AIM OF THE TASK:
Begin at the line that has "From water lily" and stop after the line that has "Answer: 0.30". Rewrite those records with "broad green leaf" changed to "wide green leaf" and everything else left the same.

EXERCISE MATERIAL:
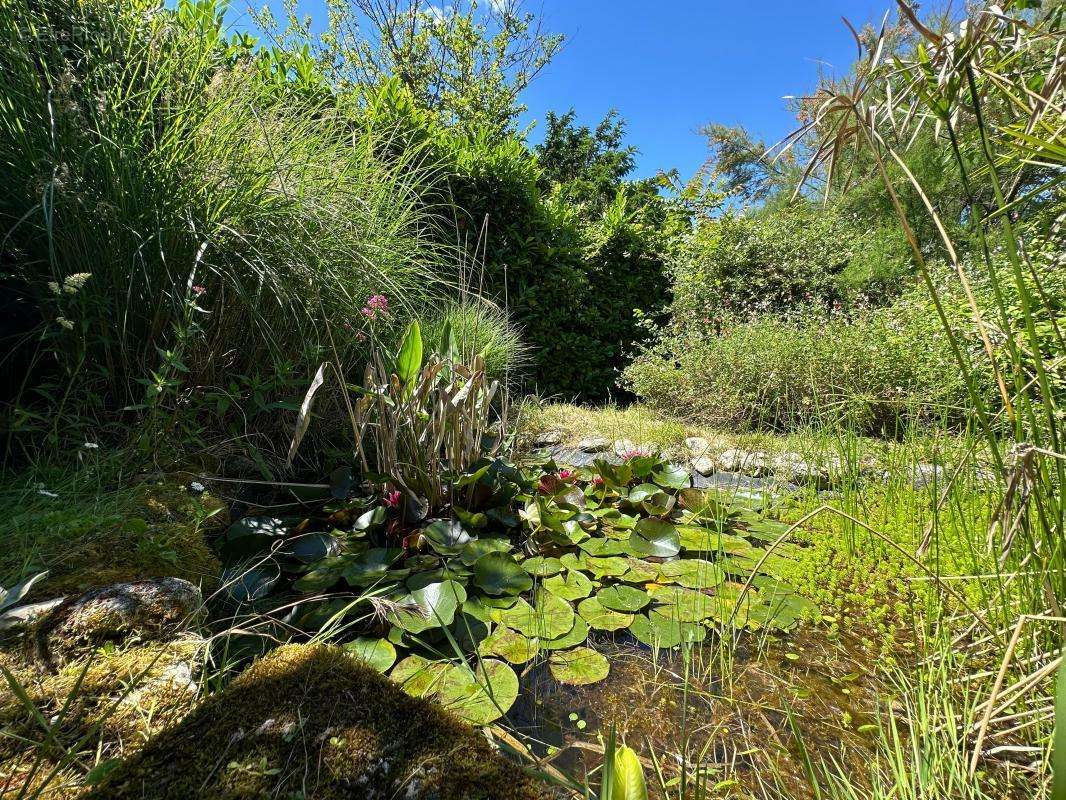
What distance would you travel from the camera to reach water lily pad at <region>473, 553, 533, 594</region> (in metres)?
1.67

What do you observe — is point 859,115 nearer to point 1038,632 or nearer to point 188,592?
point 1038,632

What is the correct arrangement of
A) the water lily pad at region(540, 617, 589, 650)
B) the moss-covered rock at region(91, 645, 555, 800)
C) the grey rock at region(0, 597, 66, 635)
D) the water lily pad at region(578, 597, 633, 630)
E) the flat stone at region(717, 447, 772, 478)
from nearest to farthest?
the moss-covered rock at region(91, 645, 555, 800), the grey rock at region(0, 597, 66, 635), the water lily pad at region(540, 617, 589, 650), the water lily pad at region(578, 597, 633, 630), the flat stone at region(717, 447, 772, 478)

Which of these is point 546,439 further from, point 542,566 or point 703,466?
point 542,566

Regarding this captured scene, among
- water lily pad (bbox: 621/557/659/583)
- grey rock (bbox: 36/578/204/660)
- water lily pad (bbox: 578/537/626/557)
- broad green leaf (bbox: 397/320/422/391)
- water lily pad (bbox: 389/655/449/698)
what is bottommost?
water lily pad (bbox: 389/655/449/698)

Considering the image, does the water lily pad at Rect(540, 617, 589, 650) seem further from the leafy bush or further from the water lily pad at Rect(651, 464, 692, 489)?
the leafy bush

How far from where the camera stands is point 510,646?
145cm

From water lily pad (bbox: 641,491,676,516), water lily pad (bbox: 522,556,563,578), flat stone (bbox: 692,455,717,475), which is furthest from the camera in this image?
flat stone (bbox: 692,455,717,475)

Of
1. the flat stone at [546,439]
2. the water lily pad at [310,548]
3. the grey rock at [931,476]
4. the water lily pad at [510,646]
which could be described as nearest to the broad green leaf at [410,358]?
the water lily pad at [310,548]

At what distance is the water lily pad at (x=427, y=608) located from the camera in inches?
54.6

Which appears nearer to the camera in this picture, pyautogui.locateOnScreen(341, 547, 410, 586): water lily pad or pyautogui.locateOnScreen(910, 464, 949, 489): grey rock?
pyautogui.locateOnScreen(910, 464, 949, 489): grey rock

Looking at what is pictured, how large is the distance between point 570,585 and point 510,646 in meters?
0.41

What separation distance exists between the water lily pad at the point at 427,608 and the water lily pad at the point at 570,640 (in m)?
Answer: 0.30

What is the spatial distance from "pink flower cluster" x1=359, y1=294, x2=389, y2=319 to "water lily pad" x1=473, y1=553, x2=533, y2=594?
1.19 m

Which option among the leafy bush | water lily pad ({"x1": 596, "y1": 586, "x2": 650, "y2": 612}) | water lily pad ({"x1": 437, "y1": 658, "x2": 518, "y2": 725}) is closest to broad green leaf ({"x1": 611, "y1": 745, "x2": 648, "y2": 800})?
water lily pad ({"x1": 437, "y1": 658, "x2": 518, "y2": 725})
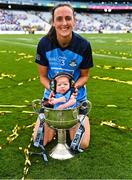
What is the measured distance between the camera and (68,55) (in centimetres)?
511

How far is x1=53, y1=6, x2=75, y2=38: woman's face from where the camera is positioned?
4.79 metres

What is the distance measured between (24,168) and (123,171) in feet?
3.37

RESULT OF THIS EXERCISE:
From water lily pad (bbox: 641,491,676,516), water lily pad (bbox: 522,556,563,578), flat stone (bbox: 692,455,717,475), which is furthest from the camera in this image?
flat stone (bbox: 692,455,717,475)

Of
1. the flat stone at [546,439]
2. the water lily pad at [310,548]
3. the grey rock at [931,476]
4. the water lily pad at [510,646]
which could be described as nearest to the wide green leaf at [410,358]?
the water lily pad at [310,548]

At what distance is the water lily pad at (x=427, y=608) located from the camera in inches?
54.6

Which appears nearer to the camera in this picture, pyautogui.locateOnScreen(341, 547, 410, 586): water lily pad or pyautogui.locateOnScreen(910, 464, 949, 489): grey rock?
pyautogui.locateOnScreen(910, 464, 949, 489): grey rock

Looking at what is pictured, how large is the distance between point 570,585 and point 510,646 in meters?
0.41

What separation distance exists between the water lily pad at the point at 427,608 and the water lily pad at the point at 570,640 (in m)?
Answer: 0.30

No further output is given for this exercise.